ACTUALITE SOCIALE AU 30 DÉCEMBRE 2018

Tout ce qu’il faut savoir sur l’actualité sociale du mois de décembre 2018

  • Formation : un projet de décret prévoit de fixer le montant de l’aide à l’embauche d’un apprenti au maximum à 4125 € la première année du contrat, 2000 € la deuxième et 1200 € la troisième. L’aide unique à l’apprentissage ne bénéficiera qu’aux embauches réalisées par des PME à partir de 2019 et visant des jeunes dont le niveau ne dépasse pas le baccalauréat.
  • Formation : le montant, les conditions et les modalités d’abondement du CPF sont définies par un décret du 18 décembre, notamment en ce qui concerne les accords collectifs et les versements forfaitaires de 3000€ au titre des obligations liées à l’entretien professionnel.
  • Aide au permis de conduire des apprentis : à compter du 1er janvier 2019, France Compétences, pourra verser une aide forfaitaire de 500 € aux apprentis d’au moins 18 ans engagés dans l’obtention du permis B, selon un projet de décret soumis à l’avis du CNEFOP.
  • Apprentissage : les deux premiers décrets d’application de la loi Avenir professionnel ont été publiés le 14 décembre et visent à mettre en œuvre la réforme de l’apprentissage. Lun désigne les secteurs qui pourront déroger aux durées maximales de travail des travailleurs et apprentis de moins de 18 ans, à savoir les chantiers de bâtiment, les chantiers de travaux publics, les chantiers d’espaces paysagers. L’autre fixe les conditions de compétences professionnelles qui seront exigées d’un maître d’apprentissage à défaut d’accord de branche les déterminant : diplôme et un an d’exercice d’une activité professionnelle en rapport avec la qualification préparée, ou justifier de deux années d’exercice d’une activité professionnelle en rapport avec la qualification préparée.
  • Mesures d’urgence économiques et sociales : le texte de loi est publié au JO du 26 décembre.

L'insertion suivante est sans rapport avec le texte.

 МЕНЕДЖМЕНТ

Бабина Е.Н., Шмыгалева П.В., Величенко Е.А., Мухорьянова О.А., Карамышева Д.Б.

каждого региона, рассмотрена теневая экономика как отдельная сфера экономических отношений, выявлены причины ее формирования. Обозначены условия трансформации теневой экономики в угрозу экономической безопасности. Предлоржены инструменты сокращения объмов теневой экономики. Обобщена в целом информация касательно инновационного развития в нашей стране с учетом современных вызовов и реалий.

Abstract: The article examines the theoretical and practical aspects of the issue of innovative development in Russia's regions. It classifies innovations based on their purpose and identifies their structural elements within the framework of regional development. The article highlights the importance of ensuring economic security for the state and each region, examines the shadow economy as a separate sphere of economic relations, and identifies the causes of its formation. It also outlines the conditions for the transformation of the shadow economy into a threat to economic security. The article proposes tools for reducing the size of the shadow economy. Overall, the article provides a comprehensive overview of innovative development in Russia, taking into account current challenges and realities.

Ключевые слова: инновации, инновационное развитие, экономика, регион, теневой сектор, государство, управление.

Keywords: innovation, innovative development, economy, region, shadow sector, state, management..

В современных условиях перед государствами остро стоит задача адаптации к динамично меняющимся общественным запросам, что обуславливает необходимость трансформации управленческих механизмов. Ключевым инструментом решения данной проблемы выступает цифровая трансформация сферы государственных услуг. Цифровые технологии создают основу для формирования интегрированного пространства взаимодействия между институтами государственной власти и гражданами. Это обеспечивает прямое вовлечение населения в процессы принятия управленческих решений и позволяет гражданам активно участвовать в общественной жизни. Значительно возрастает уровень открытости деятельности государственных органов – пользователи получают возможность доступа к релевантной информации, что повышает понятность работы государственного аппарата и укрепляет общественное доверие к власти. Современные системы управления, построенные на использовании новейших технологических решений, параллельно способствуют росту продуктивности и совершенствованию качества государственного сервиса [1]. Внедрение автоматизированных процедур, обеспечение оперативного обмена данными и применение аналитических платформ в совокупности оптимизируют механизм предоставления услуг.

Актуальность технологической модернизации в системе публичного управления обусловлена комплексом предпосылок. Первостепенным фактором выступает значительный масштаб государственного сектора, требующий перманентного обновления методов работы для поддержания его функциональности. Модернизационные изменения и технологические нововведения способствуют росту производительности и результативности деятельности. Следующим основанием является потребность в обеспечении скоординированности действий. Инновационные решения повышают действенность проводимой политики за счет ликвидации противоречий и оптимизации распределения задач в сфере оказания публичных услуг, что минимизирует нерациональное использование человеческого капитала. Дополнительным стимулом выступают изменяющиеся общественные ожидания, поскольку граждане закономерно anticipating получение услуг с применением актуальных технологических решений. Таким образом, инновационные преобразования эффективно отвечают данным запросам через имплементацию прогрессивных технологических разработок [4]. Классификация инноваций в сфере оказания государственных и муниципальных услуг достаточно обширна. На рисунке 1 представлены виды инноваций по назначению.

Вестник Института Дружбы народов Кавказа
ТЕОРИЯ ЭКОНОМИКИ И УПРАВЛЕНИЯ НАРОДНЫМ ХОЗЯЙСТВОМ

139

La prime de pouvoir d’achat est à verser avant le 31 mars 2019. Elle est exonérée de toutes charges patronales et salariales dans la limite de 1000 € par bénéficiaire. Les intéressés doivent avoir perçu en 2018 une rémunération inférieure à trois fois la valeur annuelle du SMIC (53 945 €). L’instauration et les modalités doivent faire l’objet d’un accord d’entreprise ou de groupe. Elles peuvent également être fixées par décision unilatérale de l’employeur seulement si cette décision intervient au plus tard le 31 janvier 2019.

La mesure de réduction de cotisations salariales sur les heures supplémentaires et complémentaires interviendra dès le 1er janvier, la mesure est complétée par une exonération d’impôt sur le revenu dans la limite annuelle fixée à 5000€

Annulation de la hausse de la CSG pour certains retraités.